Краем заплывшего от пота глазом Нестор видел, как посмеивается пожилая гречанка, развязывающая перевясла с очередного снопа.
Та-та-та-та!..
Но постепенно этот ровный ритм стал нарушаться.
– Эй, Папа Ионакис! Убери пацана! – крикнул хозяину один из рослых работников. – Не ровен час, и его самого вымолочу, як сноп!
…И вновь Нестор был в пути. На одной из дорог встречный парень посоветовал ему идти в еврейскую колонию Ново-Ковно. Там, сказал он, хорошие люди. Может, платят не слишком щедро, но и не обижают. С голоду там не пропадешь, правда, и сыт не будешь.
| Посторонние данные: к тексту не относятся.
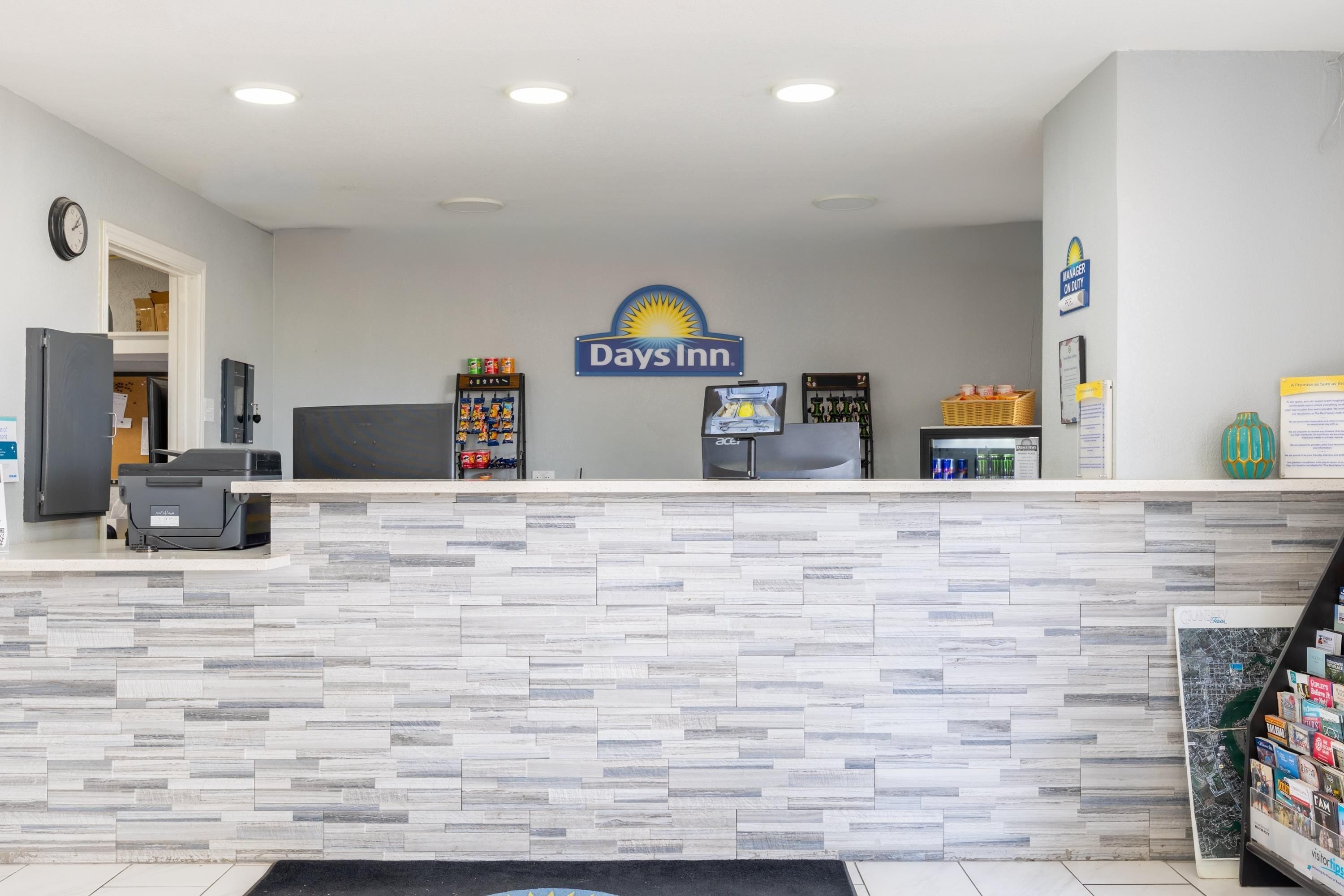 Un área de recepción con el letrero de Days Inn, un reloj, una impresora y una pequeña variedad de aperitivos.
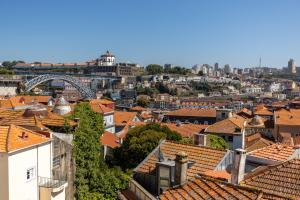 vistas a una ciudad con tejados y un puente en CLUBE Charming Apartments - Ribeira, en Oporto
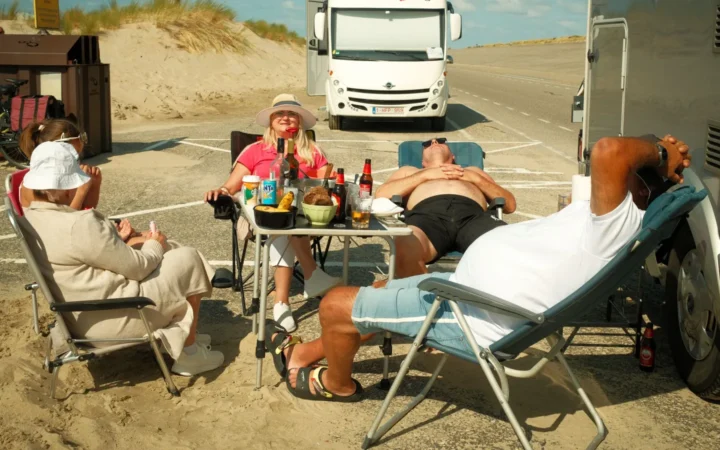 Group relaxing in camp chairs beside a parked RV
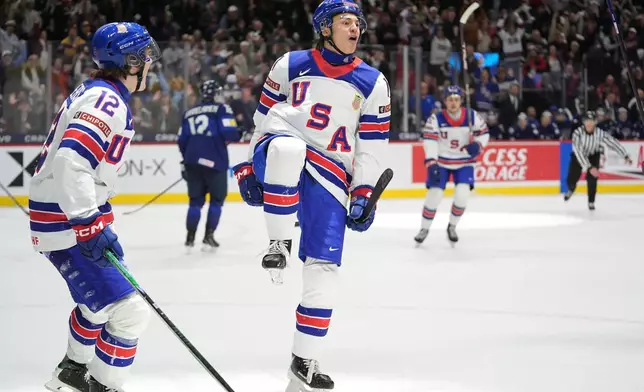 United States forward Ryker Lee, front right, celebrates after scoring during the third period of an IIHF World Junior Hockey Championship quarterfinals game against Finland, Friday, Jan. 2, 2026, in St. Paul, Minn. (AP Photo/Abbie Parr)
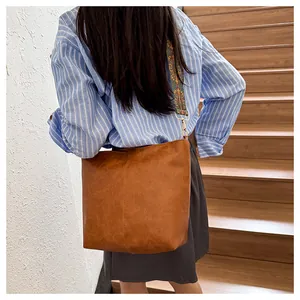 Detail of vintage brown tote bag featuring a colorful ethnic style woven wide strap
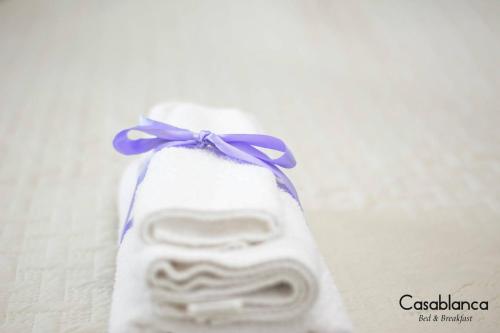 een wit voorwerp met een paars lint eraan bij Casablanca Bed & Breakfast in Rende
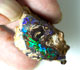 Polished boulder opal specimen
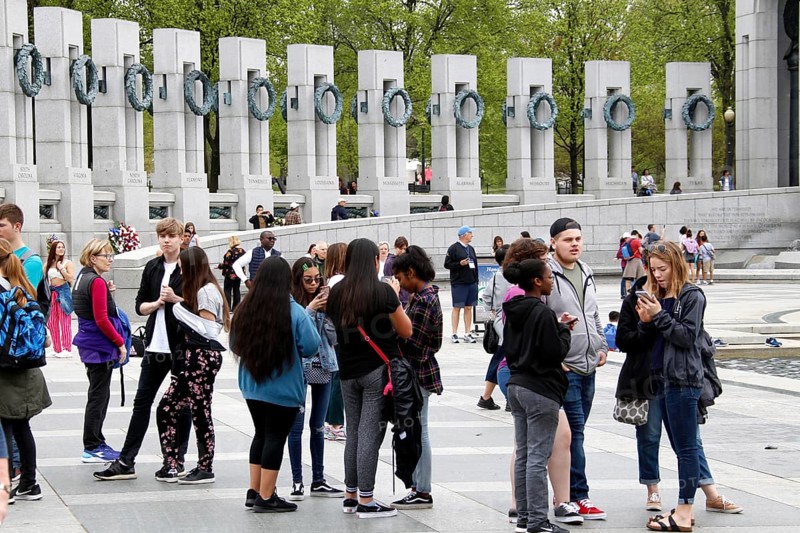 People group together at a memorial with tall pillars. The atmosphere is calm and respectful, Washington D.C, USA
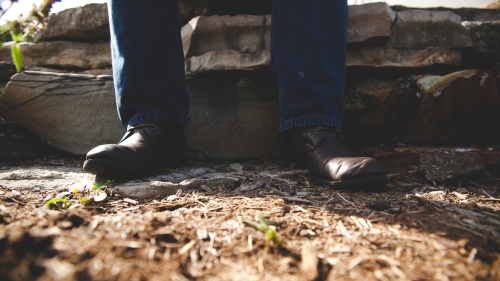 A persons shoes on the ground/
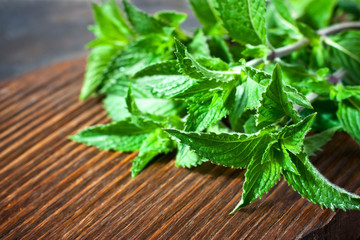 Fresh mint leaves on old wooden background © amberto4ka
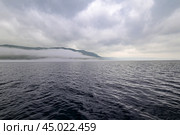 Туман над озером Байкалом. Исток Ангары. Мыс Устьянский (2024 год). Стоковое фото, фотограф Александр Тараканов / Фотобанк Лори
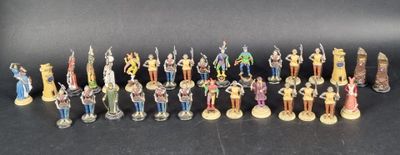 a lot of figurines that are sitting on a table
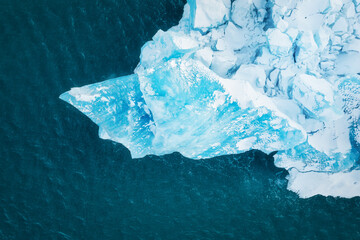 Wall Mural - Iceland. An aerial view of an iceberg. Winter landscape from a drone. Jokulsarlon Iceberg Lagoon. Vatnajokull National Park, Iceland. Traveling along the Golden Ring in Iceland.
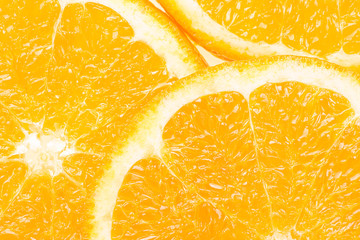 Macro close up photo of sliced orange  from above. Slice of juicy orange.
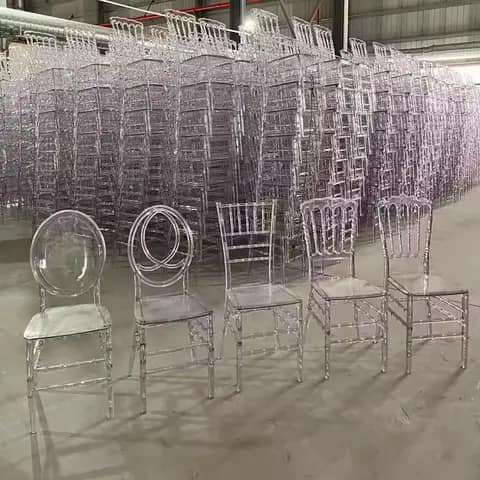 Five clear acrylic chairs in a warehouse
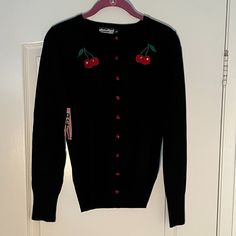 Black Button Down Cardigan Sweater With Cherry Embroidered Detail. New With Tags. Junior Sizing. 70% Viscose 30% Nylon Cherry Cardigan, Sweaters Black, Button Down Cardigan, Black Button, Colorful Sweaters, Black Sweaters, Cardigan Sweater, Sweater Cardigan, Sweaters & Cardigans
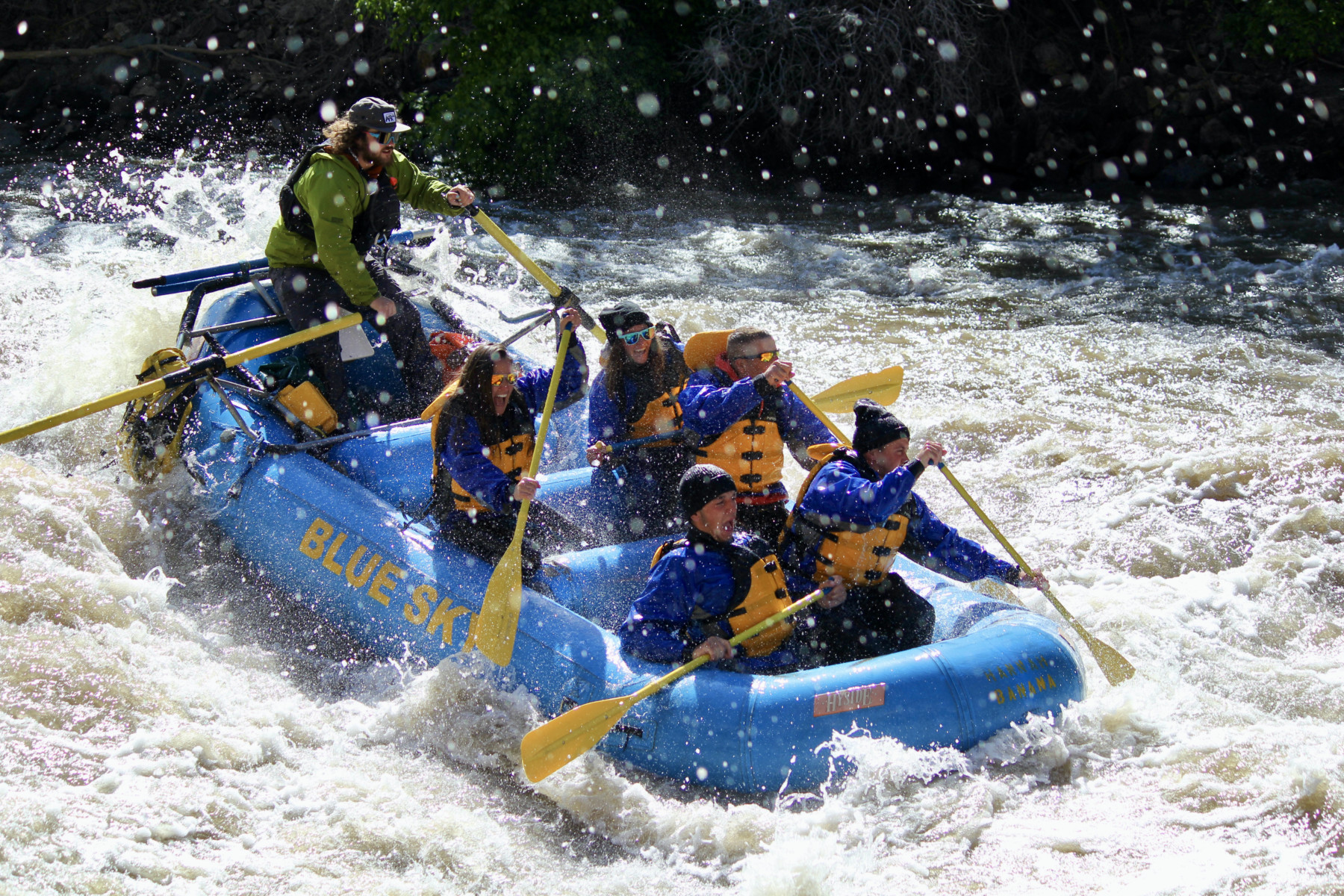 A photo of a raft going through rapids on a Half Day Rafting Adventure. The boat is full of people and they all look excited.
Но за стол садятся все разом, это уж точно.
И через два дня с пустой котомкой за плечами Нестор шел вдоль широкой пыльной улицы Ново-Ковно.
Дома здесь были одинаковые, «казенные», саманные, низенькие, с маленькими окошками. Чаще на две семьи. Кое-где между домами можно было заметить и землянки, едва возвышающиеся над землей. Стены тоже из самана. Крыши главным образом крытые камышом.